La prostitution n’est ni un travail comme un autre, ni une liberté, ni une sexualité.

La prostitution doit être reconnue comme un fondement du système plus vaste de subordination patriarcale des femmes.

L’appropriation du corps des femmes a toujours été l’enjeu du rapport social de sexe. La liberté de contraception et de l’interruption volontaire de grossesse, la pénalisation du viol, du harcèlement sexuel, la réforme du code civil pour égaliser les conditions dans le mariage, la lutte contre les violences dans le couple, la reconnaissance et la pénalisation du viol dans le couple sont des progrès incontestables pour les droits des femmes et vers l’égalité, obtenus grâce aux luttes féministes. Lutter contre la prostitution doit faire partie du combat féministe.

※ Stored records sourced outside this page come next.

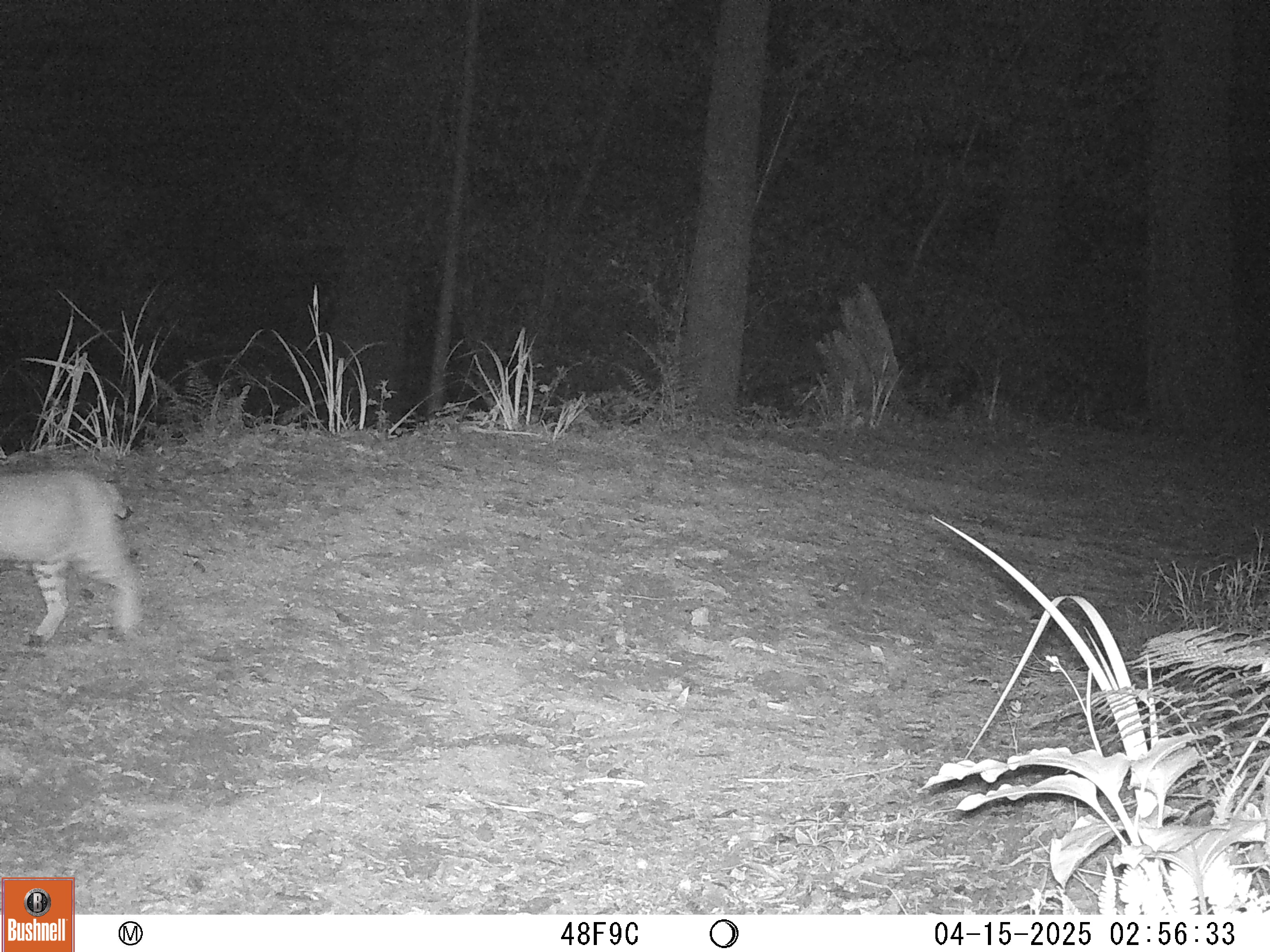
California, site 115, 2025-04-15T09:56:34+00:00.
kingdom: Animalia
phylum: Chordata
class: Mammalia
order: Carnivora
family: Felidae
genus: Lynx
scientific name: Lynx rufus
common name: bobcat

Les personnes prostituées sont les victimes du système prostitutionnel, plus largement de la domination masculine qui déjà, dans leur enfance, a produit l’inceste et les violences sexuelles subis, victimes de systèmes économiques qui créent la pauvreté et la précarité, de systèmes politiques qui engendrent la violence contre les femmes, les violences de guerre, les violences ethniques qui les transforment en proies.

S’ajoutent la montée des fondamentalismes, la terreur qu’ils mettent en acte et la prégnance des discours religieux puritains et infériorisant les femmes qui engendrent des brutalités innommables et tentent de mettre un terme à la marche vers l’égalité.

Lutter contre la prostitution

Lutter contre la prostitution, c’est refuser que les femmes soient réduites à un sexe, à des orifices, c’est refuser que leur corps soit un bien disponible, que leur humanité soit niée, c’est refuser que le plaisir d’un groupe d’hommes passe par le goût et la pratique de la domination et de la violence à l’égard d’enfants, de femmes et d’hommes.

Lutter contre la prostitution, c’est construire une société d’égalité et de liberté sexuelle, de libération et d’émancipation.

La loi visant à renforcer la lutte contre la prostitution et à accompagner les personnes prostituées promulguée le 13 avril 2016 en France, une loi d’abolition de la prostitution, qui, entre autres, pénalise l’achat de tout acte sexuel, doit être appliquée dans toutes ses dimensions.